The first thing they do is go for a walk with their existing dog – good idea, that’s good way to introduce a new canine sibling – on neutral territory. But then, and here’s where the show really starts going sideways for me, they come home and just let the dog into the house – free reign to the entire place. He goes off, zooming all over like a dog just let out of a cage (hmm…). No crate for him for a safe zone, no restricted areas of the house, just have at it.
Issue #2: There was no proper or gradual introduction to the cat and so their first encounter ends up with Zork chasing the cat through the house. The mans grabs him tries to put him in an alpha hold. Zork reacts with a nip. I’m not excusing the dog for the nip, that’s never a good thing, but the poor thing is freaked out.
Issue #3: It’s no surprise that the dog isn’t properly potty trained and of course starts peeing and pooping in the house, which pisses off the mom. They toss the dog in the backyard and tell the four-year old to leave him be while they regroup. But of course the kid sneaks outside to play with his new toy, Zork. He starts manhandling Zork, picking him up, dropping him on the ground, chasing him around, and the dog again reacts with a nip. Again not good, but not unexpected if you understand anything about dog behavior. But then the kid starts KICKING the dog in retaliation! By now, I am screaming at the TV and hoping they stop the show, come and save this dog from this crazy, unprepared family.
It’s at this point they have their one-week consult with Cesar. The show has installed cameras in the house and yard, so Cesar is able to review all of these episodes with the family. Great for accountability, but the family is so obviously not ready for another dog, I would take the dog and run…but whatever, that doesn’t make good television.

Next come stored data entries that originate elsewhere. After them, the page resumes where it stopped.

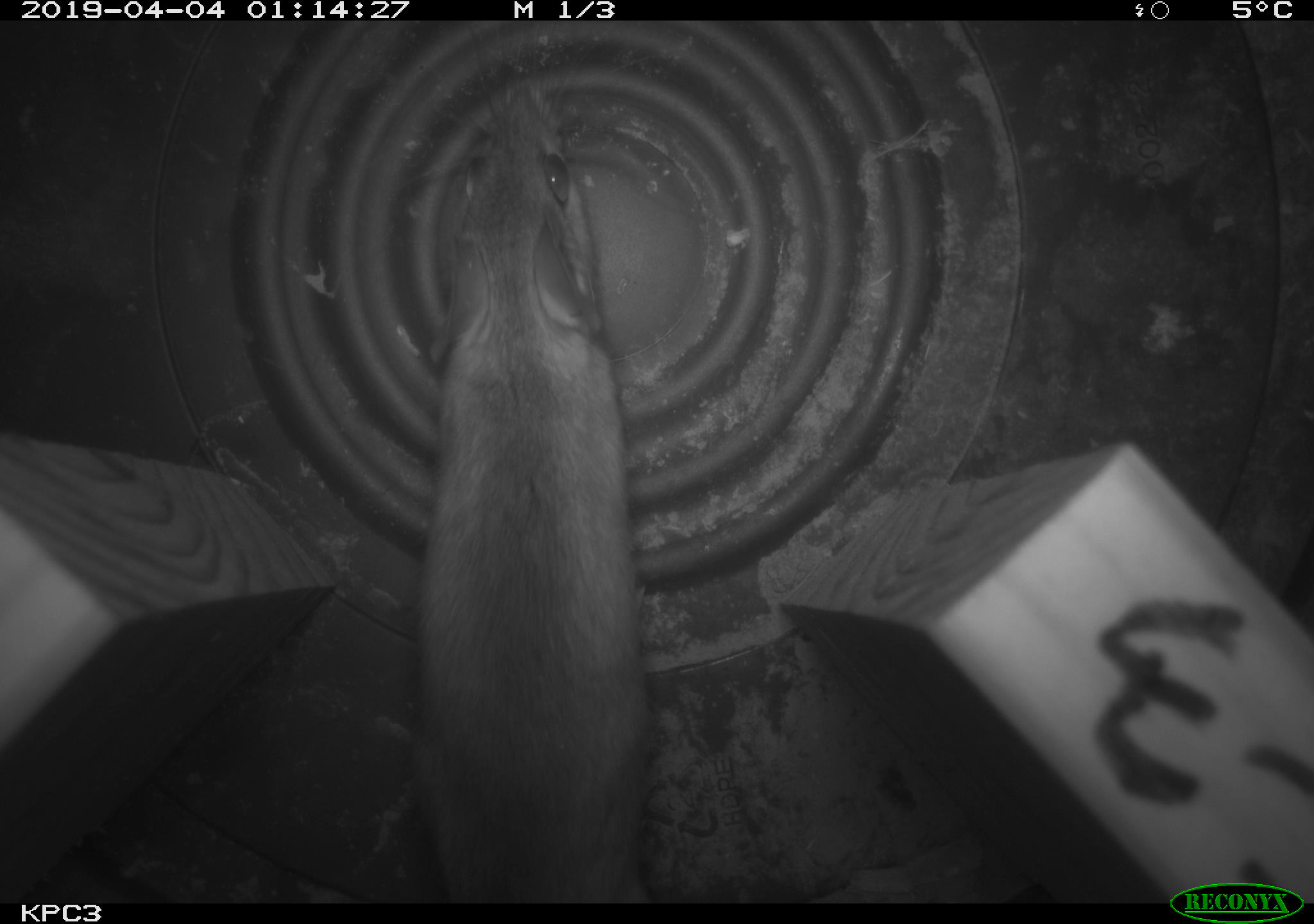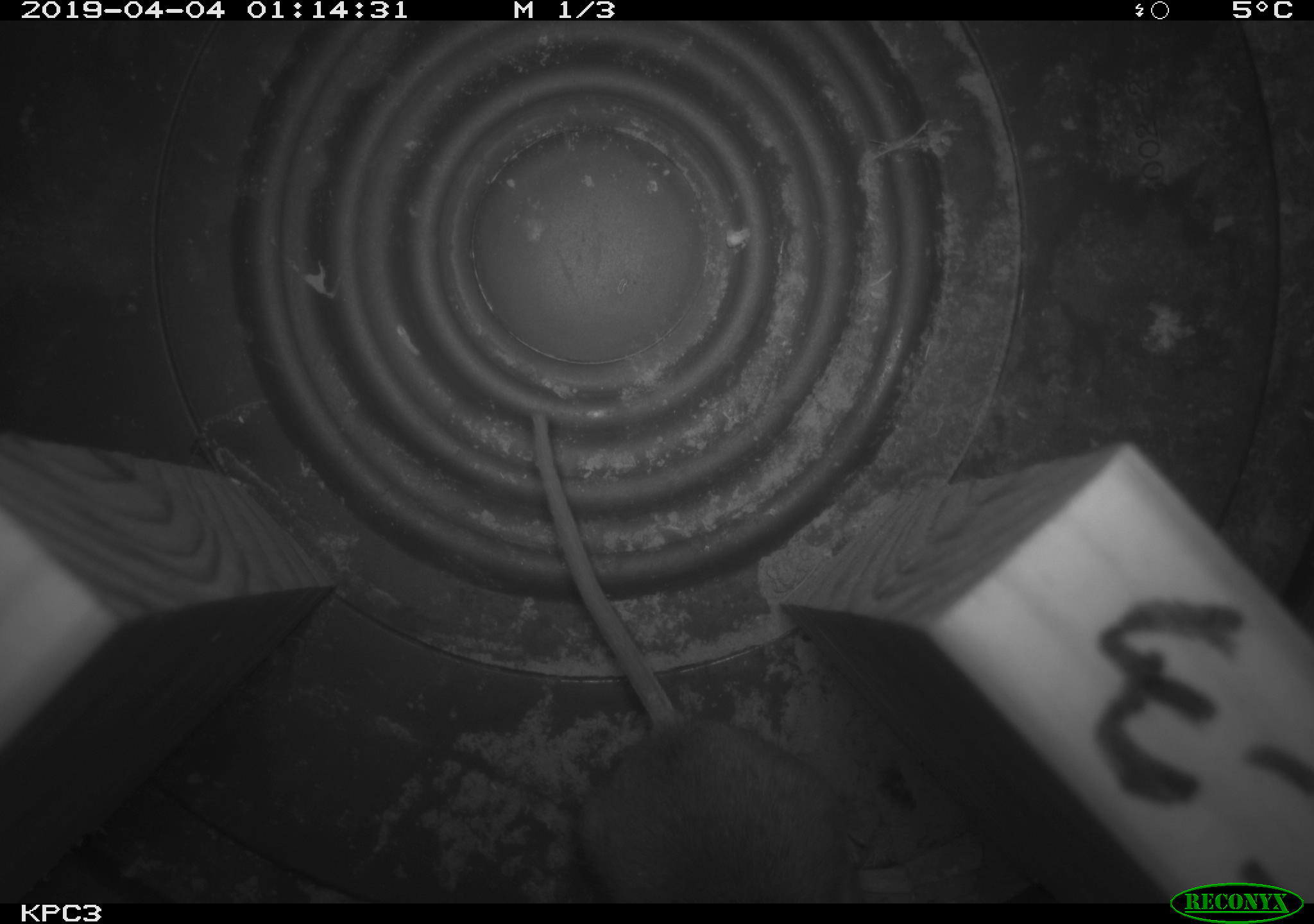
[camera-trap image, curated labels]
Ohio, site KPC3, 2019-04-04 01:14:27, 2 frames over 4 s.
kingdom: Animalia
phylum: Chordata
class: Mammalia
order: Rodentia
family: Cricetidae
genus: Peromyscus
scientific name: Peromyscus leucopus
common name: white-footed mouse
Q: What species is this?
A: White-footed mouse (Peromyscus leucopus).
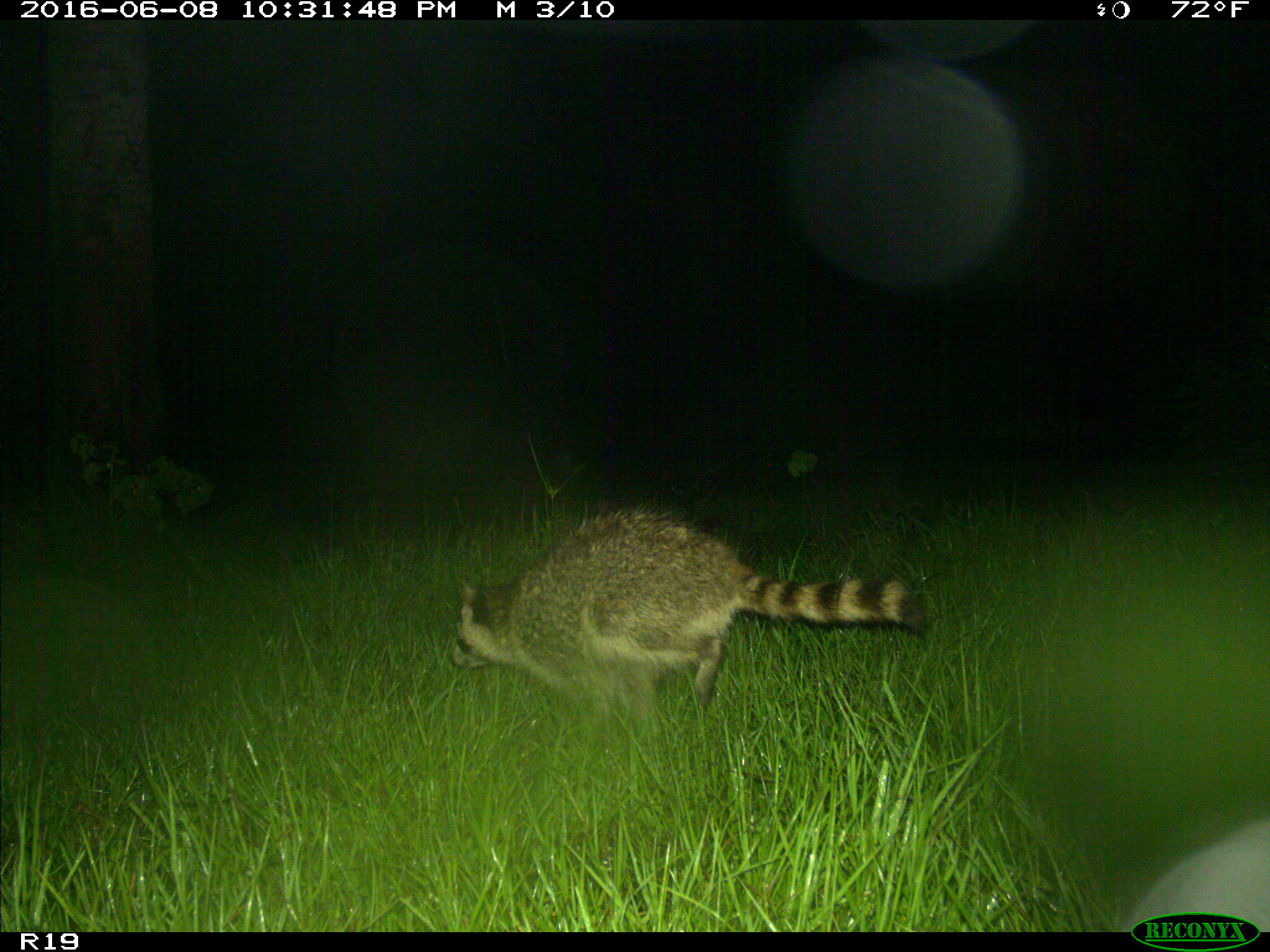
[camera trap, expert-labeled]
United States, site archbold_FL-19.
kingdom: Animalia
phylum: Chordata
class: Mammalia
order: Carnivora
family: Procyonidae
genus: Procyon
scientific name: Procyon lotor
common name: common raccoon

Cesar does address a few of the issues: First, he recommends confining the dog, you know the drill, “rules, boundaries and limitation”. A good idea for a new family member, access to an entire house is overwhelming and leads to a constant state of excitation. It’s best to slowly let them get acclimated, with frequent trips outside to do their business. This family however, confines Zork by tying him to a table – have they never heard of a baby gate? The dog is tied by a 6′ leash to the dining room table…aagghh.
The second thing Cesar discusses with them is using a halter collar instead of a leash. That’s good – no problems with that – especially if you are going to have the four-year old hold the leash…that might be a bigger concern in my book.
They were a little shocked when reviewing the backyard incident, but more concerned that their son sneaked out of the house than the fact he was kicking the dog. At least they recognized they needed to provide more oversight and education about the proper treatment of the dog for their sons. The show falls way short here – this could have been a great training opportunity for families by sharing an open discussion with the boy about respect for animals and proper care. But, we didn’t see any of that on the show. Unfortunately, one of the last scenes of the show is a shot of the toddler chasing the dog around the table.
At the end of it, after their two week trial, they decided to keep the dog. I don’t think the dog got a vote.
To say I was bothered by the show is an understatement – hence the rant. I don’t agree with many of Cesar’s training methods, but he does have a huge platform that reaches millions of people. His advocacy for pit-bulls is great, his philosophy on the importance of exercise for your dog’s is also spot-on. He has mellowed his forceful “leader of the pack” approach somewhat over the years in response to his critics, but this show did very little to take advantage of clear opportunities to educate new dog owners on introducing a new pet to the family and that’s where it was most disappointing.
Have any of you seen the show? What did you think?